### Reading text
# GSD Coat Length



## dranseth (Dec 31, 2015)

Is there a specific age in which the breeder can determine if a puppy will have a long coat? Both the sire and dame are long coated German Shepards. Is 2.5 weeks old too early?


----------



## Majolica (Feb 18, 2015)

Long coat is a recessive gene. If both parents are long coated, ALL of the puppies MUST have long coats.


----------



## Mary Beth (Apr 17, 2010)

dranseth said:


> Is there a specific age in which the breeder can determine if a puppy will have a long coat? Both the sire and dame are long coated German Shepards. Is 2.5 weeks old too early?


My Sting's breeder tells her clients that when the puppies are 4 weeks old, she can determine for sure which ones will have a long coat. She does not breed a sire and dam that are both long coated.

### Data section
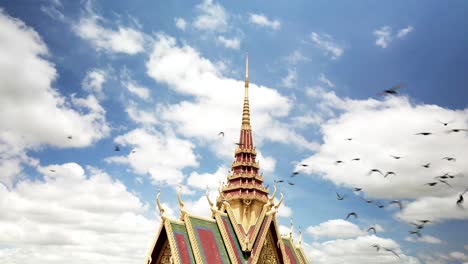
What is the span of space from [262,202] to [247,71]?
14945mm

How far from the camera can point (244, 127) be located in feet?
123

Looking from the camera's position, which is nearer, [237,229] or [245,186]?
[237,229]

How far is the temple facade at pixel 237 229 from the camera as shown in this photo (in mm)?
25078

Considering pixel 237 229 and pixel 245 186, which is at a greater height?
pixel 245 186

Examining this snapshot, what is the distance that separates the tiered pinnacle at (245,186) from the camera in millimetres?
32688

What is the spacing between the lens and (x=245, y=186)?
110ft

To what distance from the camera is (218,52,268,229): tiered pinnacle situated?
32688 mm

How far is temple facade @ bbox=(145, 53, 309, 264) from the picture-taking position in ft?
82.3

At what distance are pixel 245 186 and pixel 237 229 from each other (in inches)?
210

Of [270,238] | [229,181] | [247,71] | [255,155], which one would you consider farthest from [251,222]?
[247,71]

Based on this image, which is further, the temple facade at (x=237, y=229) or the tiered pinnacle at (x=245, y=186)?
the tiered pinnacle at (x=245, y=186)

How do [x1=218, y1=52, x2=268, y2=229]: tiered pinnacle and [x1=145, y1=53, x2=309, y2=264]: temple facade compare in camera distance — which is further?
[x1=218, y1=52, x2=268, y2=229]: tiered pinnacle

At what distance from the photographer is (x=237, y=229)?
28.7 m

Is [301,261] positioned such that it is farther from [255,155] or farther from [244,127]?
[244,127]
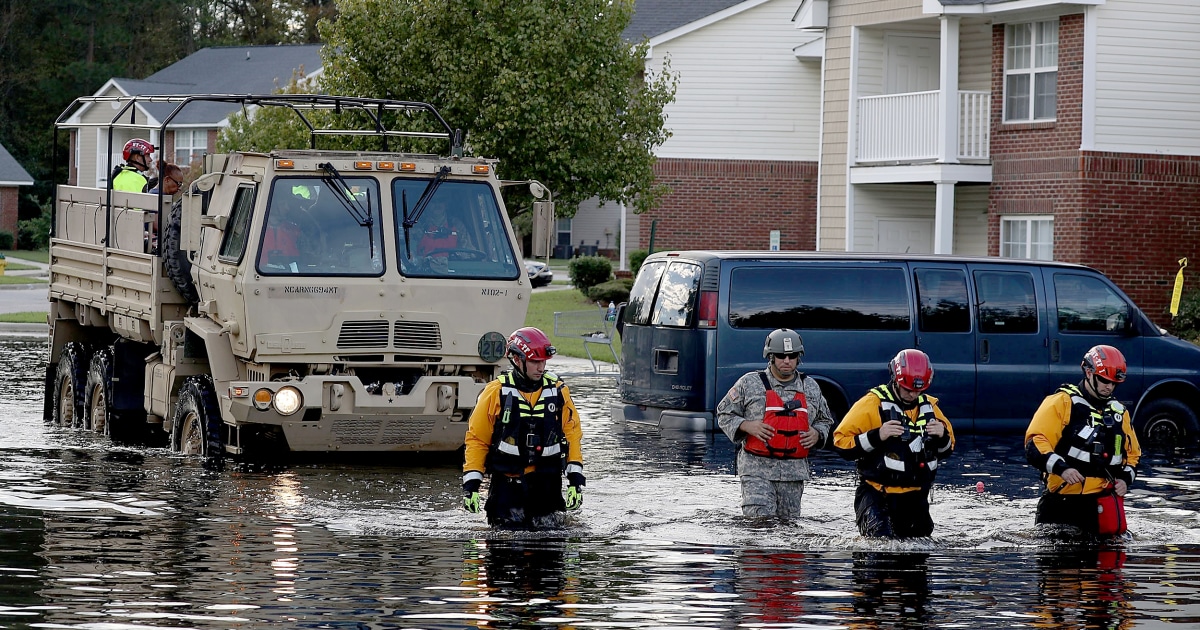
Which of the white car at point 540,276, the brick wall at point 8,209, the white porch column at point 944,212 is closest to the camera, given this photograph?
the white porch column at point 944,212

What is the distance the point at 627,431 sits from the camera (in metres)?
18.7

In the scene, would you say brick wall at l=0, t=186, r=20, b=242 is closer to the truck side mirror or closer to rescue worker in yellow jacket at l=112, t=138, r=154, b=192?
rescue worker in yellow jacket at l=112, t=138, r=154, b=192

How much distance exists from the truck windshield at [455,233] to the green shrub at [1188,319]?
1511 cm

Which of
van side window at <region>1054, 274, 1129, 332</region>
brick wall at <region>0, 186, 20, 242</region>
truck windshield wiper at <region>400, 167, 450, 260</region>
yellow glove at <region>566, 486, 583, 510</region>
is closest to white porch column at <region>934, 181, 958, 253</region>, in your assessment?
van side window at <region>1054, 274, 1129, 332</region>

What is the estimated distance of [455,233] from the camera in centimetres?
1459

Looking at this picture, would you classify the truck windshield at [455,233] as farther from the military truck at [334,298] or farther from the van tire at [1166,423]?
the van tire at [1166,423]

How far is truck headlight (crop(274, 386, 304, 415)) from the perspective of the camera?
13703mm

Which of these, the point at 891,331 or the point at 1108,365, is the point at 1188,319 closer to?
the point at 891,331

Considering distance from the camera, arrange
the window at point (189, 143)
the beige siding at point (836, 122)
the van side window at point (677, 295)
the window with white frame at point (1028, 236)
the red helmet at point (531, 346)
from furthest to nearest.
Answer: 1. the window at point (189, 143)
2. the beige siding at point (836, 122)
3. the window with white frame at point (1028, 236)
4. the van side window at point (677, 295)
5. the red helmet at point (531, 346)

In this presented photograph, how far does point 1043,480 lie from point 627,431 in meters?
7.90

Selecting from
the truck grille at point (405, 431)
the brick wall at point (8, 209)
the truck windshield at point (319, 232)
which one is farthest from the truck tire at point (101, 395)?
the brick wall at point (8, 209)

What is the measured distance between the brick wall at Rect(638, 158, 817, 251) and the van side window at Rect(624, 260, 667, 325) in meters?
24.4

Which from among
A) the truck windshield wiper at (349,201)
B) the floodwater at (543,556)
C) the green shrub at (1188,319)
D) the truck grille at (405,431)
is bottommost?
the floodwater at (543,556)

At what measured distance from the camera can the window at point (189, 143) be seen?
6744cm
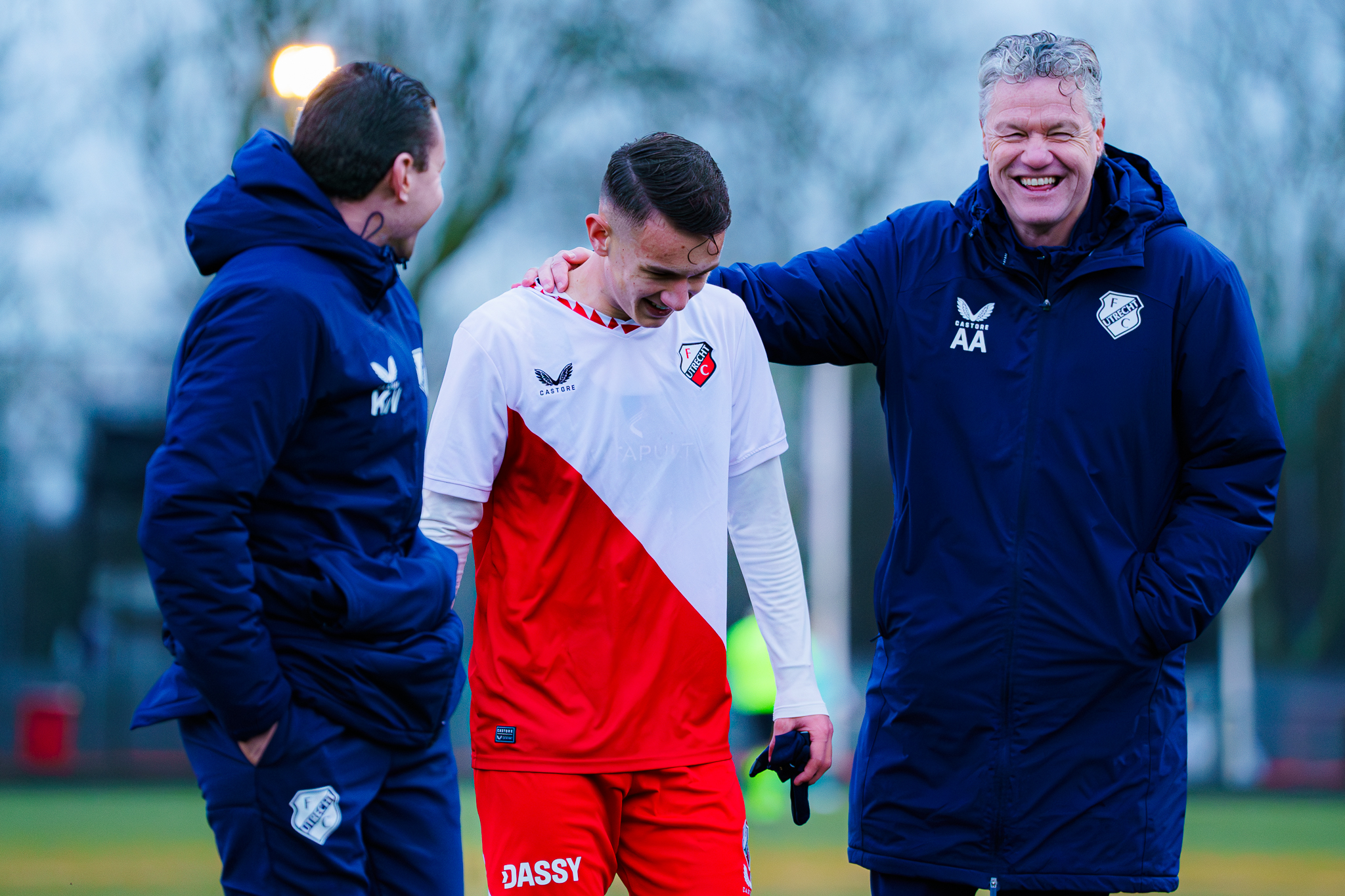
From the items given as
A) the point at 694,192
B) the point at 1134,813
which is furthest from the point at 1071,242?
the point at 1134,813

### Job 1
Name every poster in the German Shepherd coat-length thread.
### Job 2
In the coat-length thread, at what age does Sting's breeder say she can tell for sure which puppies will have a long coat?
### Job 3
Resume the German Shepherd coat-length thread with the next reply after its last post.

### Answer 1
dranseth, Majolica, Mary Beth

### Answer 2
When the puppies are 4 weeks old.

### Answer 3
----------



## Strikker (Dec 2, 2015)

Mary Beth said:


> My Sting's breeder tells her clients that when the puppies are 4 weeks old, she can determine for sure which ones will have a long coat. She does not breed a sire and dam that are both long coated.


I have heard the same from breeder regarding 4 weeks old. The picture I have of Rocco at 4 - 5 weeks you could tell he was going to be a long coat.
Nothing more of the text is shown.